GIVEN TEXT:
*** Begin section ***

The Mercury News

Nudge, don’t kick, to the curb

- ASK AMy Amy Dickinson Contact Amy Dickinson via email at askamy@ amydickins­on.com.

DEAR AMY >> My stepson is 22 years old. He has a room at his mother’s house and at my house, but he mostly stays with his girlfriend at her place.

Still, he expects that we just “hold” his room with all his things hanging in the closet for whenever he wants to drop in, and he doesn’t give any advance notice.

Part of this problem is obviously my husband’s “divorced dad” guilt. This is his only son, and his youngest child.

When my husband and I moved to a new home that we bought together I hoped it would change.

The son was really helpful after the move, but then disappeare­d to stay elsewhere. Otherwise, when he is at our home, he helps out minimally.

I’ve taken to just not making him “comfortabl­e” here, but that feels really passive-aggressive.

We’ve joked with him about moving out, but his dad won’t just “kick him to the curb,” which I think is an exaggerati­on since he has three homes.

I’m feeling very resentful. He has quit his studies a few times, quit his scholarshi­p money, and put his mom into debt cosigning for student loans.

He has a decent paying job in constructi­on now and just can’t grow up!

I don’t understand this, because my kids (like me) were dying to get out on their own at 19 and 20.

Do I just sit and simmer? My husband and I have talked it over so many times and I feel it’s my husband’s place to make it happen.

Your advice?

*** End section ***

EXERCISES TO COMPLETE:
[1] Answer these questions using the advice column letter about the stepson:
(a) How old is the stepson?
(b) What kind of job does he have now?
(c) At what ages were the letter writer's own kids eager to live on their own?
[2] Write what comes next in the advice column letter about the stepson, starting after "Your advice?"

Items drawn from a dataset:
*** Begin section ***

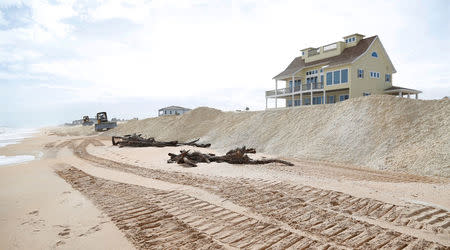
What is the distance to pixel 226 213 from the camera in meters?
5.62

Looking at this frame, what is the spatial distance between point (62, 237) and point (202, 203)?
116 inches

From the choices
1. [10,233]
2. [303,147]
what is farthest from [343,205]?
[303,147]

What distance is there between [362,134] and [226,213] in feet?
42.0

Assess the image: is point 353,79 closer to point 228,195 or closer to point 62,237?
point 228,195

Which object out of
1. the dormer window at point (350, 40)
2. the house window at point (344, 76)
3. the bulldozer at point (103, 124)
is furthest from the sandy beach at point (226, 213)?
the bulldozer at point (103, 124)

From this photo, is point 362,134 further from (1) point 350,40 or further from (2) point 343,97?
(1) point 350,40

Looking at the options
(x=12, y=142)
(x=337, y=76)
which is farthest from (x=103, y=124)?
(x=337, y=76)

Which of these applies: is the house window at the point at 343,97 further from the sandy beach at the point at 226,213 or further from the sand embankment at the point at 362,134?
the sandy beach at the point at 226,213

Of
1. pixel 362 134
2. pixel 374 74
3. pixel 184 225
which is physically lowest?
pixel 184 225

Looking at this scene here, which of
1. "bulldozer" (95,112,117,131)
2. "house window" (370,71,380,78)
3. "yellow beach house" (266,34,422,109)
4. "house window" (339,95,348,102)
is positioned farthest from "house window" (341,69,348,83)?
"bulldozer" (95,112,117,131)

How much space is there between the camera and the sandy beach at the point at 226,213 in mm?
4469

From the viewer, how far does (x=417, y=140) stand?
1286cm

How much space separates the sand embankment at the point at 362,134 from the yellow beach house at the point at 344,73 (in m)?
9.72

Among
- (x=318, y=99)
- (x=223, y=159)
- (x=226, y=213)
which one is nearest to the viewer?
(x=226, y=213)
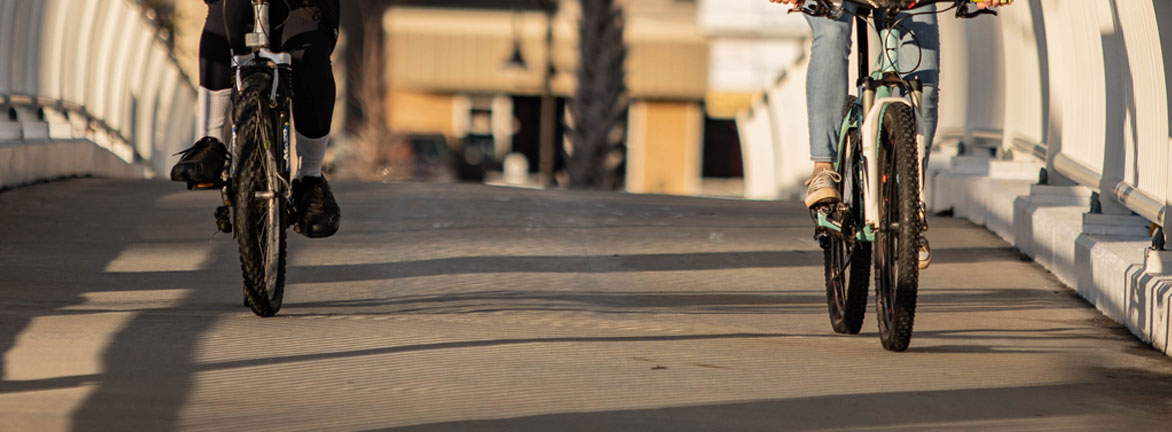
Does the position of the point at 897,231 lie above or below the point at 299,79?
below

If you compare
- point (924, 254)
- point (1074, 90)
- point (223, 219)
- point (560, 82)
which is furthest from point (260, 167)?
point (560, 82)

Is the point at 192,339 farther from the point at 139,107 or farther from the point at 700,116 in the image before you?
the point at 700,116

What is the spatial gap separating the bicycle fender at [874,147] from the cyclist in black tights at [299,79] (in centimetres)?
169

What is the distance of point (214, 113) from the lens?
18.3 feet

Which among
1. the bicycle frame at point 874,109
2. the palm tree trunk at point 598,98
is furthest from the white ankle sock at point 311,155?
the palm tree trunk at point 598,98

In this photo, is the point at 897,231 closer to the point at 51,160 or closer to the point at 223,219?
the point at 223,219

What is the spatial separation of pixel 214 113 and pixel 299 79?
286 millimetres

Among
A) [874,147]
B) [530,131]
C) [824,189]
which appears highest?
[874,147]

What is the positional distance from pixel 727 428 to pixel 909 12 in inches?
79.2

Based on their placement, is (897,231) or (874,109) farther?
(874,109)

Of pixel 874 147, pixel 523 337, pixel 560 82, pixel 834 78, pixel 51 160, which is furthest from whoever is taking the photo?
pixel 560 82

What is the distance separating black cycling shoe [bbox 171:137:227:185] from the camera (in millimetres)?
5270

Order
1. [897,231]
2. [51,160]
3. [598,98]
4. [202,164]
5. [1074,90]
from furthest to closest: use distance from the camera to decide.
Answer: [598,98]
[51,160]
[1074,90]
[202,164]
[897,231]

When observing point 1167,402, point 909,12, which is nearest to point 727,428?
point 1167,402
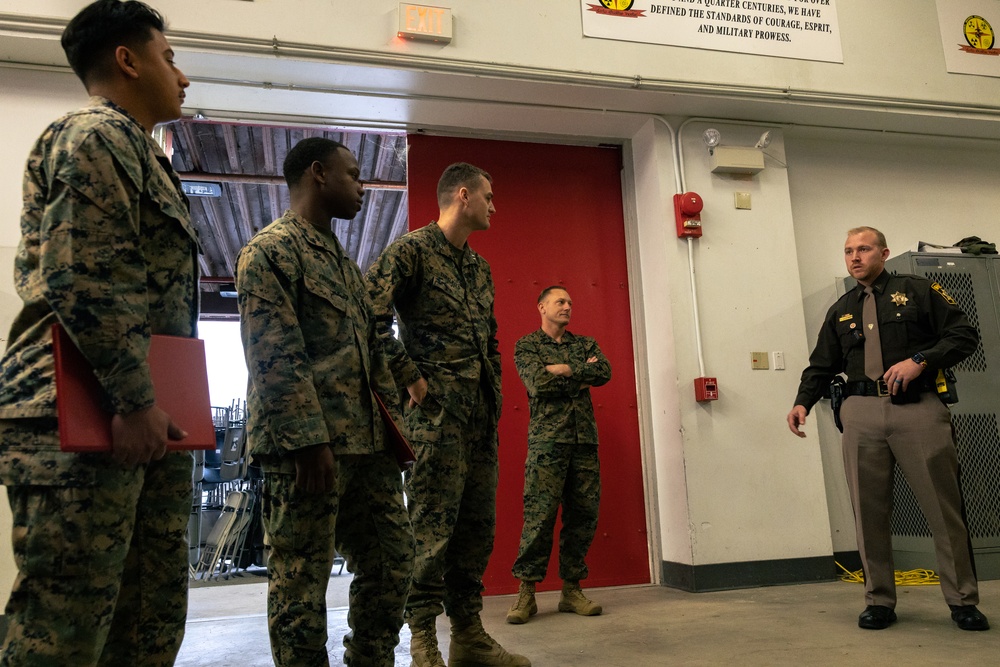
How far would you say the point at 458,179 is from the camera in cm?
269

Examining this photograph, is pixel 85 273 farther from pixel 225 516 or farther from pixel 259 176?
pixel 225 516

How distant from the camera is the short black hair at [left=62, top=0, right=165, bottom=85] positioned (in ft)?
4.61

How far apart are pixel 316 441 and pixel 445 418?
78 centimetres

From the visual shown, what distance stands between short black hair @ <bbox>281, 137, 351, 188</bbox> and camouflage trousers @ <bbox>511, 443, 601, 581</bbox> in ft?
7.06

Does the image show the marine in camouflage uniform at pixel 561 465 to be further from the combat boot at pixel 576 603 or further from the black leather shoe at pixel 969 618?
the black leather shoe at pixel 969 618

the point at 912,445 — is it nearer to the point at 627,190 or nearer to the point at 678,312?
the point at 678,312

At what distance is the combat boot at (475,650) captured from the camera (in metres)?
2.39

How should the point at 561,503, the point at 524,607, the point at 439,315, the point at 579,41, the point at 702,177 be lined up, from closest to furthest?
the point at 439,315, the point at 524,607, the point at 561,503, the point at 579,41, the point at 702,177

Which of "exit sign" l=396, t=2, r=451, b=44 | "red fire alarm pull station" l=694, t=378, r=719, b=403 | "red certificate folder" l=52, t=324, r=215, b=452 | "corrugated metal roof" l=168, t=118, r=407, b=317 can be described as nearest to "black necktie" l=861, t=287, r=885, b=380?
"red fire alarm pull station" l=694, t=378, r=719, b=403

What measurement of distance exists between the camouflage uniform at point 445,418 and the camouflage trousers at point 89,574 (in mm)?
1022

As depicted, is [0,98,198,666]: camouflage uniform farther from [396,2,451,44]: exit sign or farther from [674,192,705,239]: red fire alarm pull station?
[674,192,705,239]: red fire alarm pull station

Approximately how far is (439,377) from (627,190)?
2934 mm

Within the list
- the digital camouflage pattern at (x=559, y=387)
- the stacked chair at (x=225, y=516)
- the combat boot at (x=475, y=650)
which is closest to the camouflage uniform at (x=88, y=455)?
the combat boot at (x=475, y=650)

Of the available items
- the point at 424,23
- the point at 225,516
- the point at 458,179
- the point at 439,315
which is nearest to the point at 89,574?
the point at 439,315
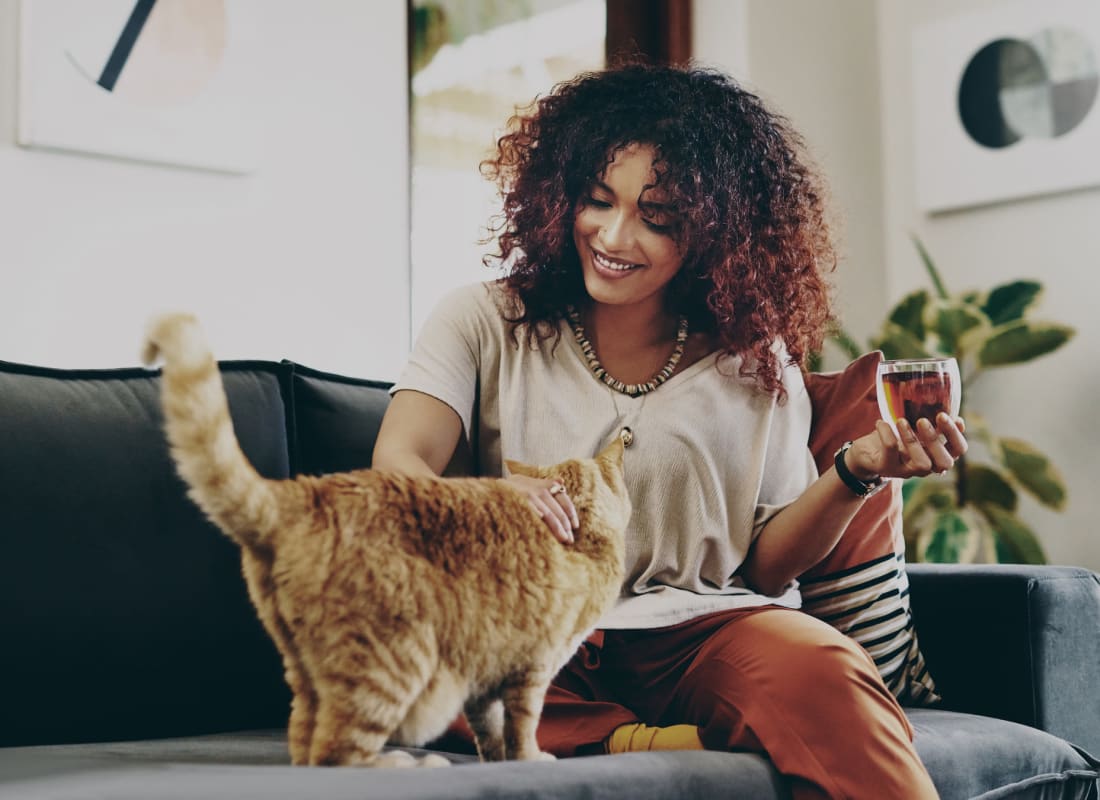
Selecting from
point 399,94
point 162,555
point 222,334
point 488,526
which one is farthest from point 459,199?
point 488,526

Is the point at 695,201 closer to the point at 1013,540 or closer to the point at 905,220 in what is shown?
the point at 1013,540

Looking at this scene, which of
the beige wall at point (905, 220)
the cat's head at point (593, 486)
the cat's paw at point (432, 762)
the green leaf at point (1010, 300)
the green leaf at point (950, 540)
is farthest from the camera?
the beige wall at point (905, 220)

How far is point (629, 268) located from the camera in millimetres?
1518

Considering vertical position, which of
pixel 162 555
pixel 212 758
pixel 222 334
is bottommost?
pixel 212 758

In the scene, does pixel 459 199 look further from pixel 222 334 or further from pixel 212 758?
pixel 212 758

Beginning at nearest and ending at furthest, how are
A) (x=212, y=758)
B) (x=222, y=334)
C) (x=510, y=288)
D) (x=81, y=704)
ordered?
1. (x=212, y=758)
2. (x=81, y=704)
3. (x=510, y=288)
4. (x=222, y=334)

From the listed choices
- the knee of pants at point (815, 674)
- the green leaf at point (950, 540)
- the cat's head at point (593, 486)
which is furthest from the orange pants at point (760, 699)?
the green leaf at point (950, 540)

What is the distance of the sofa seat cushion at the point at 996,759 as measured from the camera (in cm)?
140

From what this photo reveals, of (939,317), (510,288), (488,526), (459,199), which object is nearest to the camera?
(488,526)

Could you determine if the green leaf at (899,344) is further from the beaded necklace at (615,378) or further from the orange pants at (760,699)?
the orange pants at (760,699)

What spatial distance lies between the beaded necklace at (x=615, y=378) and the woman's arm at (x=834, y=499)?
9.3 inches

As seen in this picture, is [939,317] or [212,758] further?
[939,317]

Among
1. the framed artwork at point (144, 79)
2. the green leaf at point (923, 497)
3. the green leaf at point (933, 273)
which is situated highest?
the framed artwork at point (144, 79)

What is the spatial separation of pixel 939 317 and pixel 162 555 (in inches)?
86.9
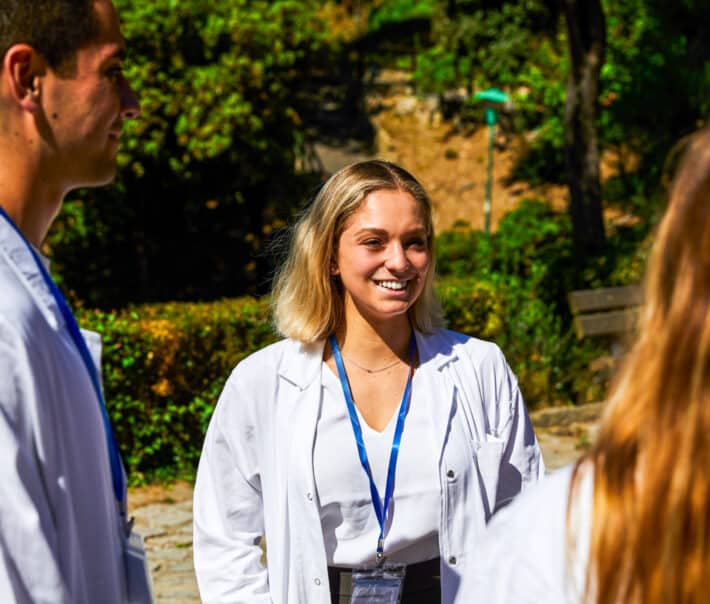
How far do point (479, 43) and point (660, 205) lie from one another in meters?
21.3

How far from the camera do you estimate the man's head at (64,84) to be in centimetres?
176

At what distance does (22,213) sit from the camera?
69.9 inches

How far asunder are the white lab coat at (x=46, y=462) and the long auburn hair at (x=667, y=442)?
861mm

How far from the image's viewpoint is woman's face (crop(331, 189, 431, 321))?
314 cm

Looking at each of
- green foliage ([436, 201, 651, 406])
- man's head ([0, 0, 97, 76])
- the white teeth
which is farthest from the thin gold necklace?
green foliage ([436, 201, 651, 406])

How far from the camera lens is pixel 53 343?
1.68 m

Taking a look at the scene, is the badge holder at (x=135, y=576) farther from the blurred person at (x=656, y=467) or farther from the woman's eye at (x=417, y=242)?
the woman's eye at (x=417, y=242)

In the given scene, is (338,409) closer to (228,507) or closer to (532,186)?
(228,507)

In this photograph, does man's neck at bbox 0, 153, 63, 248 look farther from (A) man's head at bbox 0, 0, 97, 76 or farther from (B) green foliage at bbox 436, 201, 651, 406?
(B) green foliage at bbox 436, 201, 651, 406

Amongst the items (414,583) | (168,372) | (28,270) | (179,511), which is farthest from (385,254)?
(168,372)

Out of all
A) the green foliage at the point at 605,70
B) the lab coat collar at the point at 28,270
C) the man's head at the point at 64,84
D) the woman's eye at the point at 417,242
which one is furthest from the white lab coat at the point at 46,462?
the green foliage at the point at 605,70

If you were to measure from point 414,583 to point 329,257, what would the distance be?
1.05m

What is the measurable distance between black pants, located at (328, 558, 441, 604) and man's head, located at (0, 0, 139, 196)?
56.2 inches

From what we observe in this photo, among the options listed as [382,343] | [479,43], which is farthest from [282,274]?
[479,43]
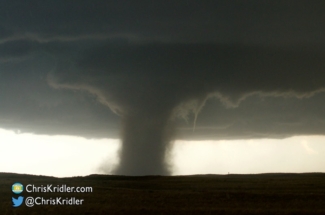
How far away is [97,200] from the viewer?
40.4 metres

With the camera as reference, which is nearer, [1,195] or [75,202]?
[75,202]

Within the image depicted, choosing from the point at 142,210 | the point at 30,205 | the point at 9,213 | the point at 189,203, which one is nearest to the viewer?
the point at 9,213

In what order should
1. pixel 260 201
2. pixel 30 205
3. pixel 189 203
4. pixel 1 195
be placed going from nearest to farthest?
1. pixel 30 205
2. pixel 189 203
3. pixel 260 201
4. pixel 1 195

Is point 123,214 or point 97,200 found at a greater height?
point 97,200

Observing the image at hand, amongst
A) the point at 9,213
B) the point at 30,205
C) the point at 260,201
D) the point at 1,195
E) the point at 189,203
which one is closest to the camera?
the point at 9,213

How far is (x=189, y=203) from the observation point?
3875 cm

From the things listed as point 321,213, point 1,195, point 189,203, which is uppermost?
point 1,195

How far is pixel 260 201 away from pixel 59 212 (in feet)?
64.5

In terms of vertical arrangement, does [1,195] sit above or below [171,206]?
above

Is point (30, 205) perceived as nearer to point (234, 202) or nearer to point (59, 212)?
point (59, 212)

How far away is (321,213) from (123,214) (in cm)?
1509

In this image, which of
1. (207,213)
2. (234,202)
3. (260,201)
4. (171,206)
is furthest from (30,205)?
(260,201)

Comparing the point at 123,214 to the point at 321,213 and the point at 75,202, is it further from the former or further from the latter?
the point at 321,213

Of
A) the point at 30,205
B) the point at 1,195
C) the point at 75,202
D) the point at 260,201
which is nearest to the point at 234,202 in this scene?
the point at 260,201
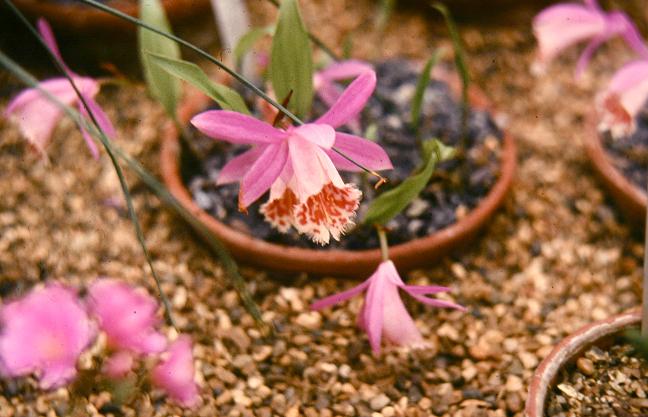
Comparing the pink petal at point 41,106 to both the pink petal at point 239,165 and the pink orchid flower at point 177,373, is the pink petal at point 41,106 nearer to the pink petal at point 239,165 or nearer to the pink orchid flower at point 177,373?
the pink petal at point 239,165

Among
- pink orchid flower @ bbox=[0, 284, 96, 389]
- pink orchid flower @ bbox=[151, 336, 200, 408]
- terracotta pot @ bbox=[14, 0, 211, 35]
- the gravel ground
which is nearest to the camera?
pink orchid flower @ bbox=[0, 284, 96, 389]

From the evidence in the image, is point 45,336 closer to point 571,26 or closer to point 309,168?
point 309,168

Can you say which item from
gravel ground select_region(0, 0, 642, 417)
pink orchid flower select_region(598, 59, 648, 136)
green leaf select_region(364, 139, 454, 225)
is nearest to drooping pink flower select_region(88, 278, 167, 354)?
gravel ground select_region(0, 0, 642, 417)

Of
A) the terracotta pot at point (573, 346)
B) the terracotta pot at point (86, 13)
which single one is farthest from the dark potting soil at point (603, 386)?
the terracotta pot at point (86, 13)

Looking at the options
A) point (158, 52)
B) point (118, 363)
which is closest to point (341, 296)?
point (118, 363)

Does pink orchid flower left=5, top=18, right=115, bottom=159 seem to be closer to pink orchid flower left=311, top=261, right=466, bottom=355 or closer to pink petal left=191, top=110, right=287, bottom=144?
pink petal left=191, top=110, right=287, bottom=144

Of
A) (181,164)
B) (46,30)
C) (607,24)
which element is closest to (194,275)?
(181,164)

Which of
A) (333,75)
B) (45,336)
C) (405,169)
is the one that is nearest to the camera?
(45,336)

*** End section ***

ANSWER SET:
[1]
(a) 22 years old.
(b) A decent paying job in construction.
(c) At 19 and 20.

[2]
— Stepped On

DEAR STEPPED ON >> You want your stepson to “just grow up,” but it sounds as if he is growing up. His path has been crooked, but if he is working hard at a full-time job, then I predict that his bouncing back and forth will gradually slow down until he feels secure enough (financiall­y and otherwise) to land in his own home.

His girlfriend (or another partner) will likely influence him to put down firmer roots away from his bedrooms in his parents’ houses, but I think you should be patient for now.

My (perhaps counterint­uitive) sense is that young men tend to start their adulthoods a little later than young women, especially if they have options.

You might help to inspire some new behavior by saying, “You really do need to call before you show up. It throws me off when you turn up and I’m not expecting you.”

Prompting him to call is reminding him that he doesn’t live with you, and so his presence in the home should be more at your discretion than his. It’s a small step toward liberation.

If he doesn’t land somewhere else within the next year, you and his father should give him a firmer push — not a shove, and not a kicking to the curb, but perhaps helping him to find an apartment that he can afford.